#### [Work task]
Copy every line of the data below word for word, leaving out the pictures.

(Web image-caption data)
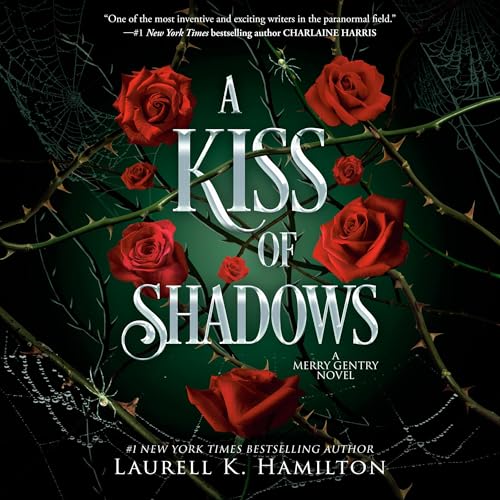 Cover of A Kiss of Shadows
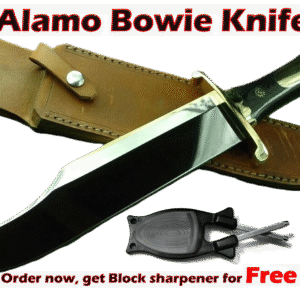 Bowie knife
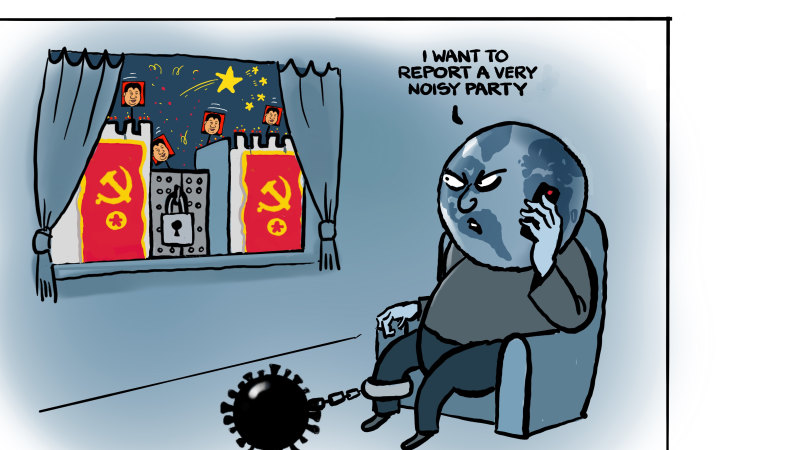 Around the world people ask: “Can we get home?”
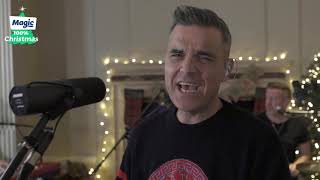 Download lagu Magic 100% Christmas Session: Robbie Williams - Feel mp3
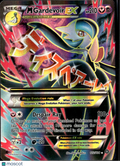M Gardevoir EX 2016 Steam Siege Holo Ultra Rare UR FA #112/114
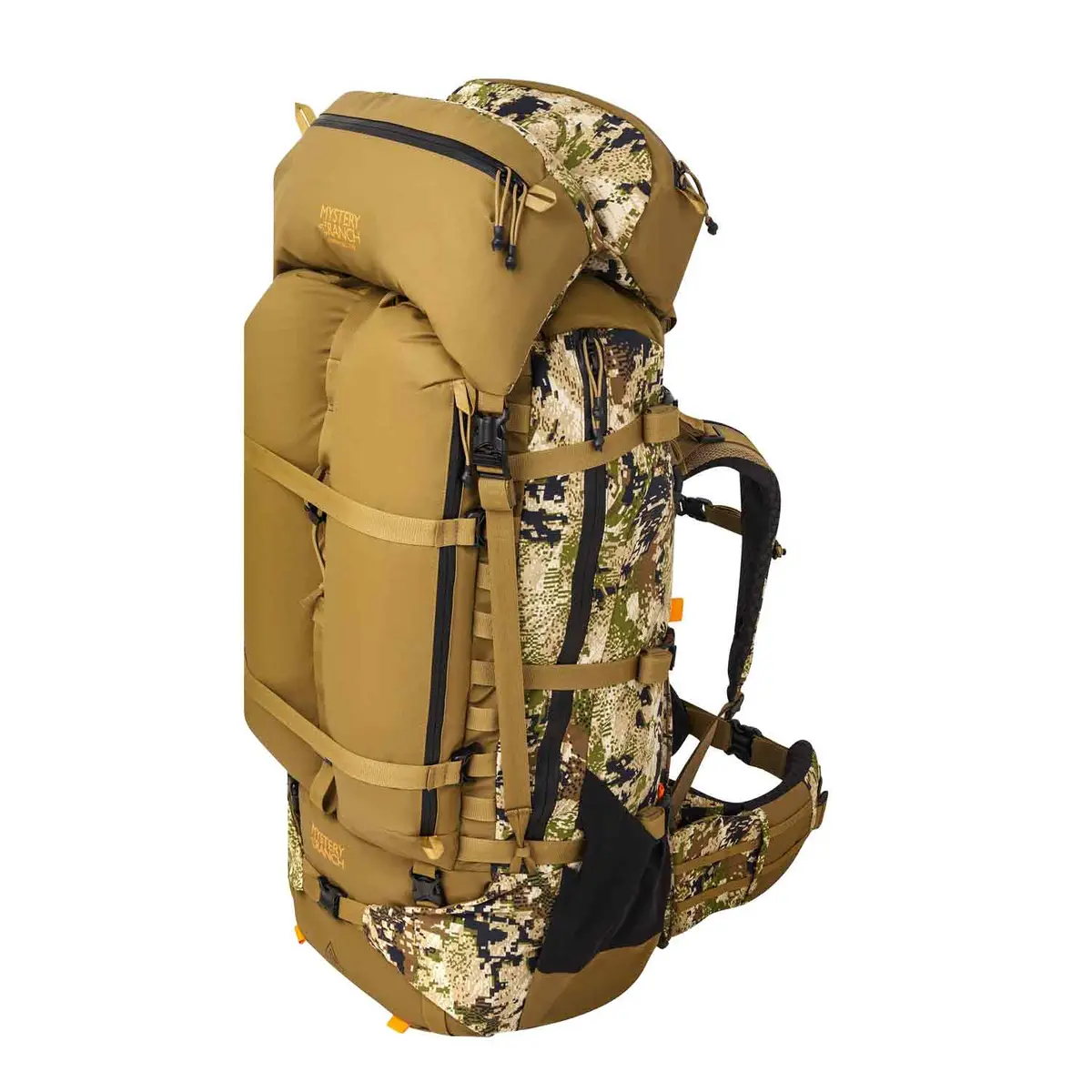 Mystery Ranch Subalpine Marshall 105 Pack 1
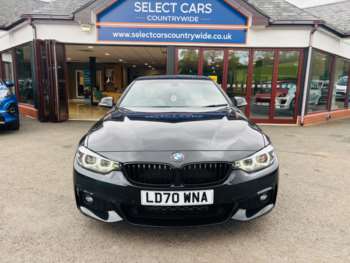 Used BMW 4 Series Gran Coupe 2020 for sale - 74456639: Photo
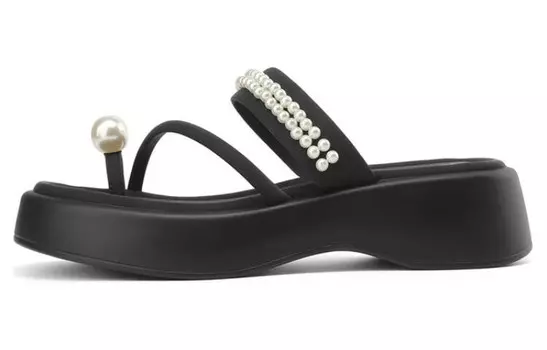 Шлепанцы женские Kekafu, хаки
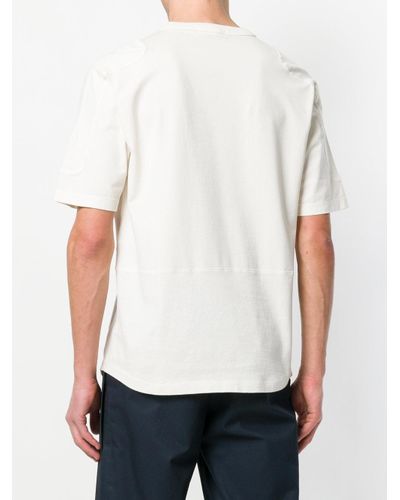 stone island oversized t shirt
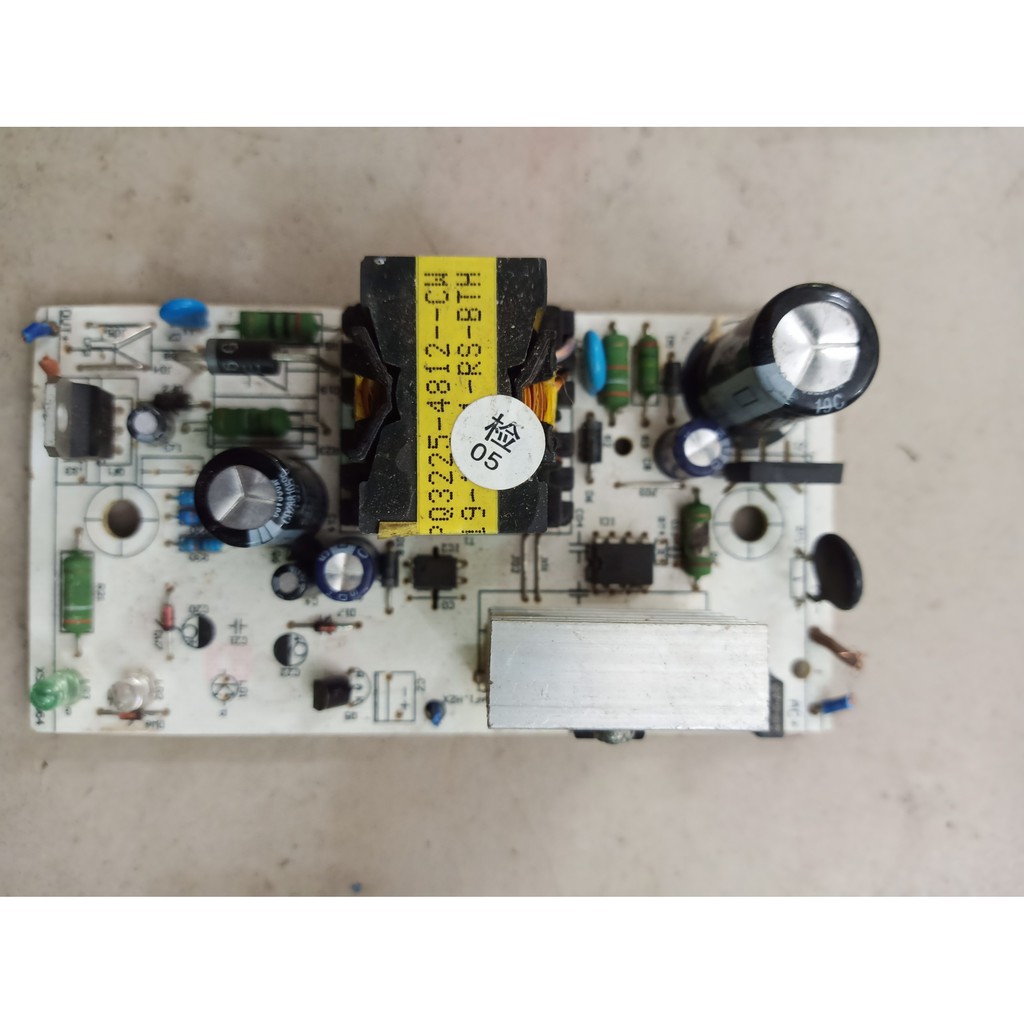 thanh lí Main board Sạc xe điện để nhổ linh kiện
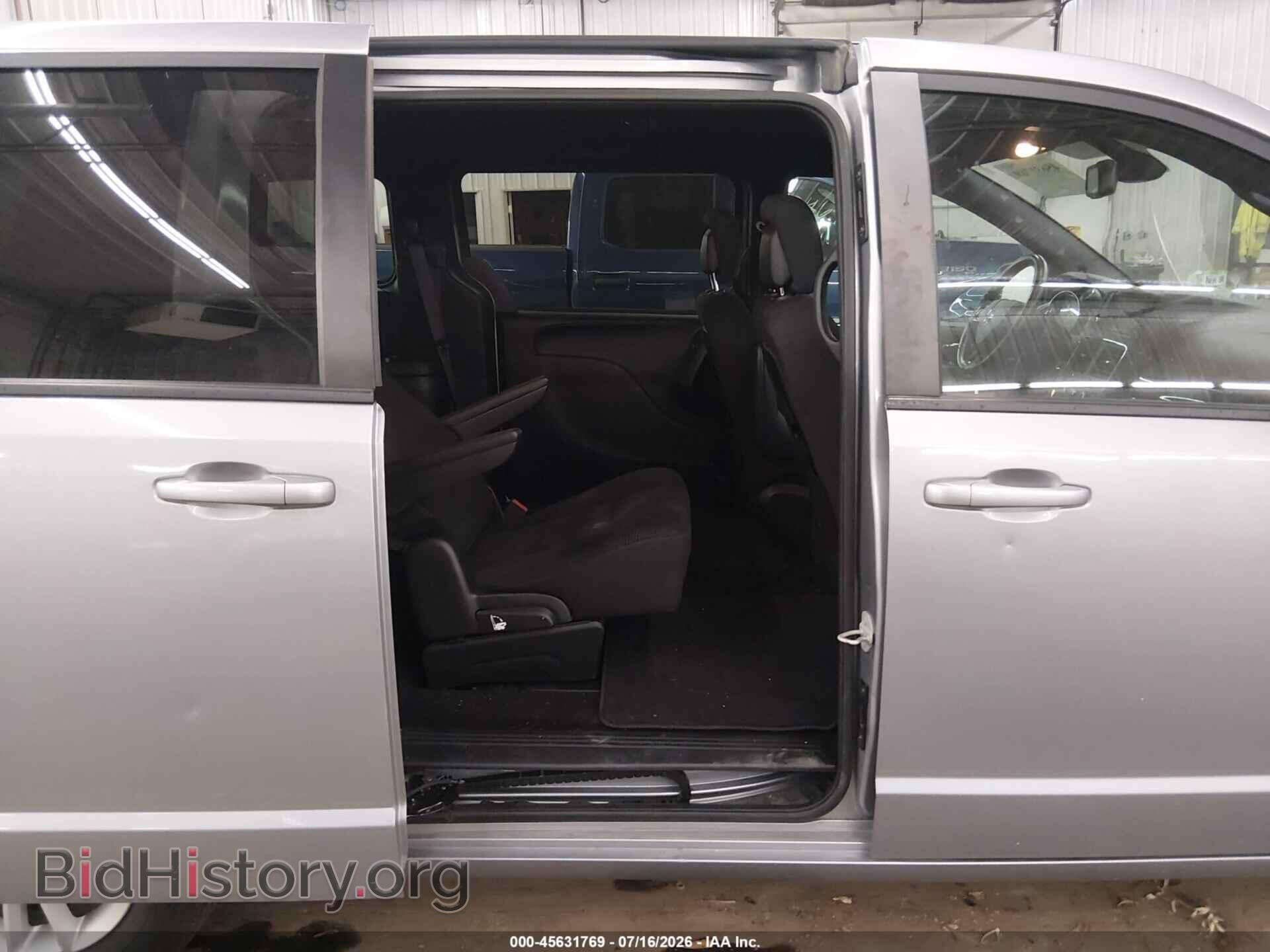 2020 DODGE GRAND CARAVAN - VIN: 2C4RDGBG5LR232103 - Photo 8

#### [Exercise result]
 Cover of A Kiss of Shadows
 Bowie knife
 Around the world people ask: “Can we get home?”
 Download lagu Magic 100% Christmas Session: Robbie Williams - Feel mp3
M Gardevoir EX 2016 Steam Siege Holo Ultra Rare UR FA #112/114
 Mystery Ranch Subalpine Marshall 105 Pack 1
 Used BMW 4 Series Gran Coupe 2020 for sale - 74456639: Photo
 Шлепанцы женские Kekafu, хаки
 stone island oversized t shirt
 thanh lí Main board Sạc xe điện để nhổ linh kiện
 2020 DODGE GRAND CARAVAN - VIN: 2C4RDGBG5LR232103 - Photo 8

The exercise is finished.